The Nikkei was up 0.2 percent at 15,922.33 in morning trade, near the six-year intraday high of 16,029.65 hit on Tuesday, after stronger-than-expected US manufacturing data helped Wall Street shares finish at record highs.
U.S. durable goods orders for November surged on rising demand for goods across a spectrum of industries, pointing to strength in the economy.
"Trading volume is below average because of winter holidays but we don't really have negative factors at the moment. The market could rally in the final days of year," said Soichiro Monji, chief strategist at Daiwa SB Investments.
The market was also supported by hopes that Japanese retail investors who have sold stocks before a rise in the capital gains tax may soon be buying back shares.
Japan will double the capital gains tax to 20 percent on January 1 but Wednesday is the effective deadline to benefit from the lower tax rate, because transactions on Thursday will be settled next year.
Even if investors do not start buying back immediately, any tax-related selling will subside from Thursday, potentially giving a boost to the market, market players said.
Traders are also pinning hopes on buying from new tax-free investment accounts, dubbed NISA, for the Nippon Individual Savings Account, which launch on January 1. The government has introduced the scheme to lure more Japanese savings to shares to bolster the economy.
Japanese stocks have enjoyed a record-breaking rally this year, backed by Tokyo's aggressive fiscal and monetary stimulus aimed at sparking sustainable growth in the world's third-largest economy.
The benchmark Nikkei is up 53 percent this year, on track for its best annual rise since 1972.
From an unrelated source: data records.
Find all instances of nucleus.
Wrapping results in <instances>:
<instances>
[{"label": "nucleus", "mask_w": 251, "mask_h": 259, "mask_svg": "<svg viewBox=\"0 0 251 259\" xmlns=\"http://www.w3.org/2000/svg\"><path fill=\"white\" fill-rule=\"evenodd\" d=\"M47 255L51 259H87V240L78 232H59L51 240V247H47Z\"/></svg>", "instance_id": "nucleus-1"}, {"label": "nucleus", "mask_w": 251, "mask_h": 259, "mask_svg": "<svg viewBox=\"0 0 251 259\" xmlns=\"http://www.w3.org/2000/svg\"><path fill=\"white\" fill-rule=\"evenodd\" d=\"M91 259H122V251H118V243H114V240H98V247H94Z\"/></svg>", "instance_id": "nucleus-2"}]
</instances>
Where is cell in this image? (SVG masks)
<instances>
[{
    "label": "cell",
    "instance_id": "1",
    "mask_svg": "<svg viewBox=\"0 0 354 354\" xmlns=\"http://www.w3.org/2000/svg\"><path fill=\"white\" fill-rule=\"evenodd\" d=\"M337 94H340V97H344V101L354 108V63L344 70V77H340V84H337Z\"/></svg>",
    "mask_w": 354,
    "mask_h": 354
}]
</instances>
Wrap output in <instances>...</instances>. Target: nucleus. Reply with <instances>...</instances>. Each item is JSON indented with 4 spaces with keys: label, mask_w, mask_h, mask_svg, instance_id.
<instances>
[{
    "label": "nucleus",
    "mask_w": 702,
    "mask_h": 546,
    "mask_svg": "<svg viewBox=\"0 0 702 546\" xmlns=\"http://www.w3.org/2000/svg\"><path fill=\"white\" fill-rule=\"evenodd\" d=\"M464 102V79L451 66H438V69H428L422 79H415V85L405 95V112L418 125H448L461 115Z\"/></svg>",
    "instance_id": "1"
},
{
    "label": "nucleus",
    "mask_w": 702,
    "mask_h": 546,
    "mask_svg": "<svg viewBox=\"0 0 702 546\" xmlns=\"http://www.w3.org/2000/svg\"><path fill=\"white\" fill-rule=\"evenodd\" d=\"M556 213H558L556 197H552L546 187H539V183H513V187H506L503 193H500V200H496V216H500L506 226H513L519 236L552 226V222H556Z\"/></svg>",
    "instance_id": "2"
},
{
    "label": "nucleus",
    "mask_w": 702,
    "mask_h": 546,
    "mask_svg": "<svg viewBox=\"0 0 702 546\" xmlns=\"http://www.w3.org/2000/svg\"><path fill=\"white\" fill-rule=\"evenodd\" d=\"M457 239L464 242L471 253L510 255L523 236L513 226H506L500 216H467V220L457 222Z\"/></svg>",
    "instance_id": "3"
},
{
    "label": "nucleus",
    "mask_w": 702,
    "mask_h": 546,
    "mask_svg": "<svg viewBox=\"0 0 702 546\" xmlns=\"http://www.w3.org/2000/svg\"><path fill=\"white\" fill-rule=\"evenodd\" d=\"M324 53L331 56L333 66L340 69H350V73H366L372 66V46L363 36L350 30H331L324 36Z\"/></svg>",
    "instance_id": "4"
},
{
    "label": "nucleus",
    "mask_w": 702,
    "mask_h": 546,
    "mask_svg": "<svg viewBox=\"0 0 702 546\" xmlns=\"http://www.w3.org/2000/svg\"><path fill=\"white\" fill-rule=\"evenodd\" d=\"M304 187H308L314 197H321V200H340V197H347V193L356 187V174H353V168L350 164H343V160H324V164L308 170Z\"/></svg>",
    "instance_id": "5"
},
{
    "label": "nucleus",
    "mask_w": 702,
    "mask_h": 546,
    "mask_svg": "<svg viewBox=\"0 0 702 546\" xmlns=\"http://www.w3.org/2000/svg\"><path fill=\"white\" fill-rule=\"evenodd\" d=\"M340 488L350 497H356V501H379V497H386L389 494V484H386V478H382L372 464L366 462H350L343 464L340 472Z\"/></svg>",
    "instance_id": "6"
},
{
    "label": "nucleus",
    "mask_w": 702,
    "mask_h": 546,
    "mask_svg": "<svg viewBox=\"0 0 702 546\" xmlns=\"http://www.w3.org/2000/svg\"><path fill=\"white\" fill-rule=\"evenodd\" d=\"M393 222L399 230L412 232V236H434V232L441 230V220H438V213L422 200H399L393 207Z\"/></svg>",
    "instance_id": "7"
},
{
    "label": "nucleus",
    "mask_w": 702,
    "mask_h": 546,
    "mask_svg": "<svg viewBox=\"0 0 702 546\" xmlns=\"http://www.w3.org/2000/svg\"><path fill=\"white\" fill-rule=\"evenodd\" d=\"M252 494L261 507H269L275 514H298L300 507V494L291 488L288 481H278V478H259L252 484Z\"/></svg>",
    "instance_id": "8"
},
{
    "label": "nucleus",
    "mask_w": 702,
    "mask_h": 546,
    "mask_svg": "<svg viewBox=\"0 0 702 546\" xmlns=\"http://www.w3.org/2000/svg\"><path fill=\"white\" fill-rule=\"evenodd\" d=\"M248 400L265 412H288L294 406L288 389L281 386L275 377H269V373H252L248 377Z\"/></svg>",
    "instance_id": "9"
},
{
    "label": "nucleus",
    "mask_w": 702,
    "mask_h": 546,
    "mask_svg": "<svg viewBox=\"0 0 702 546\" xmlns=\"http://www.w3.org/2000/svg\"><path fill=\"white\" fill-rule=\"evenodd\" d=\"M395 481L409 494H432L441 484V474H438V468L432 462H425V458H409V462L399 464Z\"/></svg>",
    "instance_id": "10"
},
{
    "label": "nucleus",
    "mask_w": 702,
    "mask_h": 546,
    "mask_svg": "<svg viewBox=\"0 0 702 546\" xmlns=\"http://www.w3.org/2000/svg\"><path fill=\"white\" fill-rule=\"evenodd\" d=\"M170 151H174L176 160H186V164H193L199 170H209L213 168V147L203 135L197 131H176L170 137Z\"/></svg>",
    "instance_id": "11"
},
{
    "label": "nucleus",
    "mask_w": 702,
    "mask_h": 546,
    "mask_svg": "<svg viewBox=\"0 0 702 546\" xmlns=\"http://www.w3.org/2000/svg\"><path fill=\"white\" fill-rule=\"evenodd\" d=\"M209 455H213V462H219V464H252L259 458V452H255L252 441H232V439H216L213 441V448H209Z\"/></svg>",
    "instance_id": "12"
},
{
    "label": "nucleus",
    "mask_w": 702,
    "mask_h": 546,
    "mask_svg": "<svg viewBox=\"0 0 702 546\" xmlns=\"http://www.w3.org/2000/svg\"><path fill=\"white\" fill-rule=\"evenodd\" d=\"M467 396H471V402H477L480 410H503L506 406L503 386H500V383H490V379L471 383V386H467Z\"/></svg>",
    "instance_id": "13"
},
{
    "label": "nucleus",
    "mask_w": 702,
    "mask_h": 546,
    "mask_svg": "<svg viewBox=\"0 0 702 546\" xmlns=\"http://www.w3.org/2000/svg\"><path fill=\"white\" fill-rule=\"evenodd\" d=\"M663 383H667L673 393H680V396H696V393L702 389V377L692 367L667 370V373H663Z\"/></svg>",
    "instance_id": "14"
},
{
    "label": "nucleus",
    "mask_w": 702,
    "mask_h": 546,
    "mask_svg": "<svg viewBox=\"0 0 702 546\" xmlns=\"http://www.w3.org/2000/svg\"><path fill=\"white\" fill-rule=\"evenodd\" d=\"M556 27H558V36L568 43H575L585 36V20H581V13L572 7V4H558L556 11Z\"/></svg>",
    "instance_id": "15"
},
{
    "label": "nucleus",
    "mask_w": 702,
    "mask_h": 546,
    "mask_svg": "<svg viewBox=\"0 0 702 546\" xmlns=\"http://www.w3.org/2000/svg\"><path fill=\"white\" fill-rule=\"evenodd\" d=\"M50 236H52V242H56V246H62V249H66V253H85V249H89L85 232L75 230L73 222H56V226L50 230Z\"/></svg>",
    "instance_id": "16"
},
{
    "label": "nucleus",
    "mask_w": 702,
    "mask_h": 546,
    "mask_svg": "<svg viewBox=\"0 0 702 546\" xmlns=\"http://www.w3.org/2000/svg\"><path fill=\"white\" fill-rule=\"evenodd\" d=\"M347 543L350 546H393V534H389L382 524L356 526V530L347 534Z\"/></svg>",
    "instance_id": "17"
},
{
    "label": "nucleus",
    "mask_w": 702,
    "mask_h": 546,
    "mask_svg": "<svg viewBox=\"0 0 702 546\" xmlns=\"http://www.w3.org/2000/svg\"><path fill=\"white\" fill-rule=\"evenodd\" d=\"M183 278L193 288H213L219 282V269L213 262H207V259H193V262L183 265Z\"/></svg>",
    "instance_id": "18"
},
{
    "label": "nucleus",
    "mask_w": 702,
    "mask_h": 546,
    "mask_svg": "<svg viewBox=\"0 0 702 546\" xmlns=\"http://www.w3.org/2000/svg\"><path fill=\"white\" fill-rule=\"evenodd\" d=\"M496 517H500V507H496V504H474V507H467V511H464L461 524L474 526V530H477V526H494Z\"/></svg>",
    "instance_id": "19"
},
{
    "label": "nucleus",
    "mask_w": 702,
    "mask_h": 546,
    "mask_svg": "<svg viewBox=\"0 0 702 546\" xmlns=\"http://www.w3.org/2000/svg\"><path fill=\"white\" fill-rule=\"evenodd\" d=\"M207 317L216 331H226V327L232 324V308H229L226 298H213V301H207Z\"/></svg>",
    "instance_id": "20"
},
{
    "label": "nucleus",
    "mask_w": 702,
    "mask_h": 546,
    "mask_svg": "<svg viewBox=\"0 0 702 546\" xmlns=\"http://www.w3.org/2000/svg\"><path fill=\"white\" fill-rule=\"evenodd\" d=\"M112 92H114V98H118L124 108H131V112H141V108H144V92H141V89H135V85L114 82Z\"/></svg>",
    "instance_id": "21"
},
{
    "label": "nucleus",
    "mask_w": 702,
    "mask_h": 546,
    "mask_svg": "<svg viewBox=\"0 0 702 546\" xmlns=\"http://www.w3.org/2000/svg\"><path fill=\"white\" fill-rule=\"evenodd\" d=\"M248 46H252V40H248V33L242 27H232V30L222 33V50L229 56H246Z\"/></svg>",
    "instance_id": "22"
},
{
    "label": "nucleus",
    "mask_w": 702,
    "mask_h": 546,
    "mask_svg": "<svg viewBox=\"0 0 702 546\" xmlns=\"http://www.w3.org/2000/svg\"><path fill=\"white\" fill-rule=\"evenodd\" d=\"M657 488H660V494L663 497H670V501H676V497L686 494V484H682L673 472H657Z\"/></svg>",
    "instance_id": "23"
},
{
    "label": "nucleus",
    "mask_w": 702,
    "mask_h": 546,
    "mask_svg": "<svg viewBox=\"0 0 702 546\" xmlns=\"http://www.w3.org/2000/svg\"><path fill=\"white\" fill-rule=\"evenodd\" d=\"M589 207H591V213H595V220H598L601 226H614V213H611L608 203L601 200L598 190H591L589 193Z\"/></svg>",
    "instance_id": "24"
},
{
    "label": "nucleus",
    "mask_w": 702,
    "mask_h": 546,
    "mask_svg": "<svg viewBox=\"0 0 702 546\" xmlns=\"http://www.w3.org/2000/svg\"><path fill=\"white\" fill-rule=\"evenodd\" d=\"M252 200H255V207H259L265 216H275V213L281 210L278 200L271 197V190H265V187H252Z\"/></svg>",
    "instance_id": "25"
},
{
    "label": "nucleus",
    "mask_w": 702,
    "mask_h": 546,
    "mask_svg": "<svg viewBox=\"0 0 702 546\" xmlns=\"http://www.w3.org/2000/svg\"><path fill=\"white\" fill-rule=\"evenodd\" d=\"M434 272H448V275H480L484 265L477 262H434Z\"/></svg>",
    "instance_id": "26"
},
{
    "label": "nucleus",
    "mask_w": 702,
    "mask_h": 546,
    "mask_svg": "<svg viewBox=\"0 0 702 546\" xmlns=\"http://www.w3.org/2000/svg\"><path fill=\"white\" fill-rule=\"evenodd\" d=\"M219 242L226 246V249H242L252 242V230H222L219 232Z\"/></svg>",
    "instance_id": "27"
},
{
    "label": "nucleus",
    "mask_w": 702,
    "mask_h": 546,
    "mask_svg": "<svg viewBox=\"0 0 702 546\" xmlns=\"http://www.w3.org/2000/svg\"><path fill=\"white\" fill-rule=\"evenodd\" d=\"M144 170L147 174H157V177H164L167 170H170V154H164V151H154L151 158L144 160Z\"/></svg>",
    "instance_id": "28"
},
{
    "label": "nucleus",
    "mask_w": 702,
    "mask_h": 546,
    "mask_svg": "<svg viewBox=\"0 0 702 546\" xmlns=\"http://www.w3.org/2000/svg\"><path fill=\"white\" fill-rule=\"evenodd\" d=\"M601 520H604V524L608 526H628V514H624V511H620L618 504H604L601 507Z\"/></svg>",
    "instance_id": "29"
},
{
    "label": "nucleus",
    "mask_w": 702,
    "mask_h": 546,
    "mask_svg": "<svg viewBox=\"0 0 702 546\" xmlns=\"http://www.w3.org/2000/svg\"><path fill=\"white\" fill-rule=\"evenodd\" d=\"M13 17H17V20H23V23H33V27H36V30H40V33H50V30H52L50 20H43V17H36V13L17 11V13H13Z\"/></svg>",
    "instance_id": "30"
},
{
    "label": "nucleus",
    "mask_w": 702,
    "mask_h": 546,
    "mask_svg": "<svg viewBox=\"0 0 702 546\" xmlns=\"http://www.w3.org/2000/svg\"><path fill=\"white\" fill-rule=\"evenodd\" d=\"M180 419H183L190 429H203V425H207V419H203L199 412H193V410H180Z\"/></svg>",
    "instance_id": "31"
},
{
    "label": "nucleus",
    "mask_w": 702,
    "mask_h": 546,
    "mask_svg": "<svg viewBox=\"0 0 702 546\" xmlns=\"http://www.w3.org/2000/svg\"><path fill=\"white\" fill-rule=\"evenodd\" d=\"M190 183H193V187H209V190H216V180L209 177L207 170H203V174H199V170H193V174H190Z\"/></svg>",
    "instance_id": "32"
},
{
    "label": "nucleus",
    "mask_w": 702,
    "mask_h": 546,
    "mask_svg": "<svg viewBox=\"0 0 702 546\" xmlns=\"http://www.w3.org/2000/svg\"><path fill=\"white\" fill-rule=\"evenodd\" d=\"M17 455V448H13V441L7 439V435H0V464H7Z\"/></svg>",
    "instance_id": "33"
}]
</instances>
But buying appeared to be led by speculative accounts on Wednesday, traders said, as they concentrated on a small number of index heavyweights such as Fast Retailing, which rose 2.8 percent.
The broader Topix index was down 0.3 percent at 1,254.17, with volume at less than 40 percent of the full daily average for the past 90 trading days as of midmorning.
Food maker Nippon Meat Packers jumped 3.7 percent after a rating upgrade by Goldman Sachs.
Softbank <9984.T> fell 1.1 percent following a media report that it is in the final stages of talks with T-Mobile parent company Deutsche Telekom about acquiring the U.S.-based wireless carrier.